WHAT IS ASKED:
A. In the passage on levels of meaning, what determined how many meanings a Nhunggabarra person learned?
B. For each statement, say whether the passage on levels of meaning agrees with it. Answer yes or no and quote the deciding words. (i) Localism holds that translation always involves loss. (ii) Under the four-level model, some stories were kept from the wider community. (iii) Every Nhunggabarra person learned all the meanings of a story.
C. Rewrite the paragraph in the passage on levels of meaning that begins "Globalism, attuned to universals" as a short list.

PAGE TEXT:
Sophisticated minds often fail to consider this when transmitting their thoughts. Many will make broad prescriptions, without thinking how these prescriptions will be interpreted by the culture at large. Most people are looking for simple programmes that they can simply 'run', without the need to expend the kind of time and energy that complexity generally demands. 

Modernity insists on a radical free-flow of information, and so anything that may dam this flow is condemned or removed. The strata of tradition is reduced to rubble strewn along a plane, and all levels of meaning collapsed to a baseline; one meaning for everyone, everywhere.  

Globalism, attuned to universals, views translation as a superficial process - a mere re-skinning. Localism, attuned to context, recognises that translation always involves loss. Something that is 'high-context', like a ritual or ceremony, requires a deep grounding in the relevant tradition in order to tease out its various implicit and explicit meanings.

Girard: Over time, as society scales up and becomes more complex, all things are exposed. At scale, the esoteric domain becomes untenable. "The revelation may be slow, but it is not reversible."




Those of us living in a Western culture can today best understand a Nhunggabarra story in terms of four levels of meaning […]

A Nhunggabarra person, undergoing the traditional education, would gradually learn more and more meanings. Not everybody would learn them all; how many meanings one learned depended on one’s role.

The four-level model […] meant that all stories could be told freely to the whole community; the four levels and the education process ensured that each person understood the story on the level that fitted their individual level of development.

Children would understand the first level and have their curiosity satisfied, while the older people could reflect on the higher levels of meaning. And everybody, young and old, would enjoy the drama and the excitement of the performance.



First level

The first level is the text itself […] This level answers some of the fundamental questions that little children living in a natural environment probably pestered their parents with: why does the crow have black feathers and white eyes?

Typically, the first level is also exciting and entertaining.

Records of spatial reasoning questions:
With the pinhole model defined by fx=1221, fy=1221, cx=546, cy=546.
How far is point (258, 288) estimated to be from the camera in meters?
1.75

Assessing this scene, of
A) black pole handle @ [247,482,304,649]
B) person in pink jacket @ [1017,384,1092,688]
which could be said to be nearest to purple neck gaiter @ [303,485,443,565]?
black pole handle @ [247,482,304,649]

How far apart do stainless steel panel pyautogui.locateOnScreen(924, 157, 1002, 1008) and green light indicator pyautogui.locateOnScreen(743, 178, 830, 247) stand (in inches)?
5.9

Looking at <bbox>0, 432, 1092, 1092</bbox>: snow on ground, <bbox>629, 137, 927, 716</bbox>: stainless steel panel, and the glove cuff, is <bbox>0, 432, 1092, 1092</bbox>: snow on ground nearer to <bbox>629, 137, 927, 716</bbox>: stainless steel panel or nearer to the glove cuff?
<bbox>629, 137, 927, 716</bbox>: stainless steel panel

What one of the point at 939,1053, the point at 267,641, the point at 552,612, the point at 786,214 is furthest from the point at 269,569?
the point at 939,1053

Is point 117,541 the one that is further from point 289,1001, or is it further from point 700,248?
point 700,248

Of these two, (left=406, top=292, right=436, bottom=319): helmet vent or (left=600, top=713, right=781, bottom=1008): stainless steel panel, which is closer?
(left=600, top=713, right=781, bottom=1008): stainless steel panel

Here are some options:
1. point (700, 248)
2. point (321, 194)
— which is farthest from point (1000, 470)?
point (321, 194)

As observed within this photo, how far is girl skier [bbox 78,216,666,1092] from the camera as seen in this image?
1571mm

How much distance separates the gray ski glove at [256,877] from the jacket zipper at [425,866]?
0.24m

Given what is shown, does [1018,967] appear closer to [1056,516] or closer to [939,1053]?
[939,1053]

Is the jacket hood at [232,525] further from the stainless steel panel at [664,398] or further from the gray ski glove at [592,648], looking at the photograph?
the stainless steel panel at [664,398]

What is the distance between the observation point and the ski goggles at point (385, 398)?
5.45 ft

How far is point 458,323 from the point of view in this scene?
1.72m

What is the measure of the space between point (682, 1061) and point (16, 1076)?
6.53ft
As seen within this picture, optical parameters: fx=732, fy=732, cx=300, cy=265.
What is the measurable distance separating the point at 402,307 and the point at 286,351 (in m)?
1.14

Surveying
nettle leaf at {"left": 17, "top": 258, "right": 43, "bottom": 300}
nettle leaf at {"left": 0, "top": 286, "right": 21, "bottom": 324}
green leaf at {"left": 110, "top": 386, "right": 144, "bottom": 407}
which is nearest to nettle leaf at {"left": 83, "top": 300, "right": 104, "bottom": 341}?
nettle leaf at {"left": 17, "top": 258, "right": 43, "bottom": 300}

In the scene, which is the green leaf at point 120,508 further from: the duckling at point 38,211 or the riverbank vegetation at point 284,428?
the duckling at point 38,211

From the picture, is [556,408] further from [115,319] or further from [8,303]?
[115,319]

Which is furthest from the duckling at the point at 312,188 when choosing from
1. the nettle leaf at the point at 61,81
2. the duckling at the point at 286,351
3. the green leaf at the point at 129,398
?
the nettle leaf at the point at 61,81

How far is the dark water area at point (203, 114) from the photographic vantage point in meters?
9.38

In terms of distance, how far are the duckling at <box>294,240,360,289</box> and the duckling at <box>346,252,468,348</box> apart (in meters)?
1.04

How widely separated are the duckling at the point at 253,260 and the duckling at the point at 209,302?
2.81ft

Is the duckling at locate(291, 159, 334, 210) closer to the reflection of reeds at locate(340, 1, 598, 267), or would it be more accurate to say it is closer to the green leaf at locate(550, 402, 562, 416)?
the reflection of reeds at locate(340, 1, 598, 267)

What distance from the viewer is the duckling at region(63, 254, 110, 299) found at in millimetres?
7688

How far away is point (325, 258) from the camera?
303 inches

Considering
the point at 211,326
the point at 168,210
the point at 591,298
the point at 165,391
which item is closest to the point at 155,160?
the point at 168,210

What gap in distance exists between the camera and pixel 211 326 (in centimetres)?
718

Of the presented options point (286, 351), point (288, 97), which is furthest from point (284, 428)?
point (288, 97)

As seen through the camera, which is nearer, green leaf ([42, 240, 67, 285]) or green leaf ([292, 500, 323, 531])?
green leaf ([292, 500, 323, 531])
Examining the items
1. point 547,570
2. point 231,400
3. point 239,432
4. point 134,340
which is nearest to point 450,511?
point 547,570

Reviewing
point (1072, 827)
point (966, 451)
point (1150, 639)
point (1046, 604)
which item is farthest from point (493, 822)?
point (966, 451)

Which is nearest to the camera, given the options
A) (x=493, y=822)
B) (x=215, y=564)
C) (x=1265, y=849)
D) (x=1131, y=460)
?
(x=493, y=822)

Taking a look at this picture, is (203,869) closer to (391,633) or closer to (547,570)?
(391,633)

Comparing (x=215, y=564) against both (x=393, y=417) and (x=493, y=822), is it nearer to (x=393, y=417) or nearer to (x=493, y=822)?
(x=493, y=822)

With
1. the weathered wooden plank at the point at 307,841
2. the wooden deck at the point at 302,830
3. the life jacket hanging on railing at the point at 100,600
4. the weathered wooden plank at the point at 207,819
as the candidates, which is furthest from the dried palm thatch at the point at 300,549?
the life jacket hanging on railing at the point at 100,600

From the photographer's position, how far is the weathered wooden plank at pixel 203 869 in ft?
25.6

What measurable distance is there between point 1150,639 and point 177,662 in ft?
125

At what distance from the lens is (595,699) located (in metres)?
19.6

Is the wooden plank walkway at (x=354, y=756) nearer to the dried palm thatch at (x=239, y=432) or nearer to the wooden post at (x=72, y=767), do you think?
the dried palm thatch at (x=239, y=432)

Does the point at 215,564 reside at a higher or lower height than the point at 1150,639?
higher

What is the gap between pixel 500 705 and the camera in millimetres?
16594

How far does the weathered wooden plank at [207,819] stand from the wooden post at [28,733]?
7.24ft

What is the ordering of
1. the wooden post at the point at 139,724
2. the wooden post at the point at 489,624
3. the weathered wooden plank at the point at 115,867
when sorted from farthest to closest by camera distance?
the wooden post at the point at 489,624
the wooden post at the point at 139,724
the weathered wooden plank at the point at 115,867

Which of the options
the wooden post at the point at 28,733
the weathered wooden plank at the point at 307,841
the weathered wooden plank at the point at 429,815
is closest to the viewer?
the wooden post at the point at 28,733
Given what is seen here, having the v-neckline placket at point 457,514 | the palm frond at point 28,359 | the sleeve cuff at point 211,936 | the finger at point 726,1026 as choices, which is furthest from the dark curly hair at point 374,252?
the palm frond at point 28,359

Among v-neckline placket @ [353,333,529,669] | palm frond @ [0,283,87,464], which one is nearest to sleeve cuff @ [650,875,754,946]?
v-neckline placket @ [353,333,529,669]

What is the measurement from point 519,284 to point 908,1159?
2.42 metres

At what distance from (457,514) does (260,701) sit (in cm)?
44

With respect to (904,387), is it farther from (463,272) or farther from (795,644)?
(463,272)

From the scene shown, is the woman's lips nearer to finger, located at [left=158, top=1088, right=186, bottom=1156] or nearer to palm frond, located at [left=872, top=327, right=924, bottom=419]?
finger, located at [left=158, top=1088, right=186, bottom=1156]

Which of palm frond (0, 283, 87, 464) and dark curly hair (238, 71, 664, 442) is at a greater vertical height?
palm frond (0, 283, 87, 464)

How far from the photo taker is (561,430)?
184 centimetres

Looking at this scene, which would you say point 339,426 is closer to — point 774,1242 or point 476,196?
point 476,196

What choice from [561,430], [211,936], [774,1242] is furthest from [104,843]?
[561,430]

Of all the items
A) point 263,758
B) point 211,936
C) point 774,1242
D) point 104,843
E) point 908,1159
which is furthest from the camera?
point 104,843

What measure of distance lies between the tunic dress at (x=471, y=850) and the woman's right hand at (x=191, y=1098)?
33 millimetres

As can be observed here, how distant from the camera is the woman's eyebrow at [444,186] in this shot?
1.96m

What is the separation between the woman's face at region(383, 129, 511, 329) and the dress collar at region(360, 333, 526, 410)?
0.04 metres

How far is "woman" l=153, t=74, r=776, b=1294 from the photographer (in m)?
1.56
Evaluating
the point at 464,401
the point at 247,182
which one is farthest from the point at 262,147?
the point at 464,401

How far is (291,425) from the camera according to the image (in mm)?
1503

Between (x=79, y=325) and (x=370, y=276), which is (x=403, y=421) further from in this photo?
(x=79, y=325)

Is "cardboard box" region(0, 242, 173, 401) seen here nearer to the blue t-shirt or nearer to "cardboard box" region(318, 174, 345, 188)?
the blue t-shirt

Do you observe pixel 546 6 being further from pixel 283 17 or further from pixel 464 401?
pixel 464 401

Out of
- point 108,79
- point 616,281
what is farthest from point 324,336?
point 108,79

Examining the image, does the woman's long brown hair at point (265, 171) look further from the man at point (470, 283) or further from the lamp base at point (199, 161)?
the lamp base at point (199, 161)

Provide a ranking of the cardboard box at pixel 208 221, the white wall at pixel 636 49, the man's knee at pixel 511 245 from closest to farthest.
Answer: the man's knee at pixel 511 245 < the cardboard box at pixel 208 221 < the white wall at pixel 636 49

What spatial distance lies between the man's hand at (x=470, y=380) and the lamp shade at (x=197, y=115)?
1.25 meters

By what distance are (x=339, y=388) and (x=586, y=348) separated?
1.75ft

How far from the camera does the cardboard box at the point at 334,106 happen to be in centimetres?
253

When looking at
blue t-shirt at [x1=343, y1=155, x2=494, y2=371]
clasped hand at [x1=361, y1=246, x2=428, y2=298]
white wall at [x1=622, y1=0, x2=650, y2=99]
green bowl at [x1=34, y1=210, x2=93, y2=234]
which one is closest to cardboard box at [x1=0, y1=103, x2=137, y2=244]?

RESULTS OF THE EXERCISE:
A. It depended on the person's role.

B.
(i) Yes: "Localism, attuned to context, recognises that translation always involves loss."
(ii) No: "all stories could be told freely to the whole community"
(iii) No: "Not everybody would learn them all"

C.
- Globalism, attuned to universals, treats translation as a superficial re-skinning.
- Localism, attuned to context, sees translation as always involving loss.
- High-context things, such as a ritual or ceremony, need deep grounding in their tradition to draw out their implicit and explicit meanings.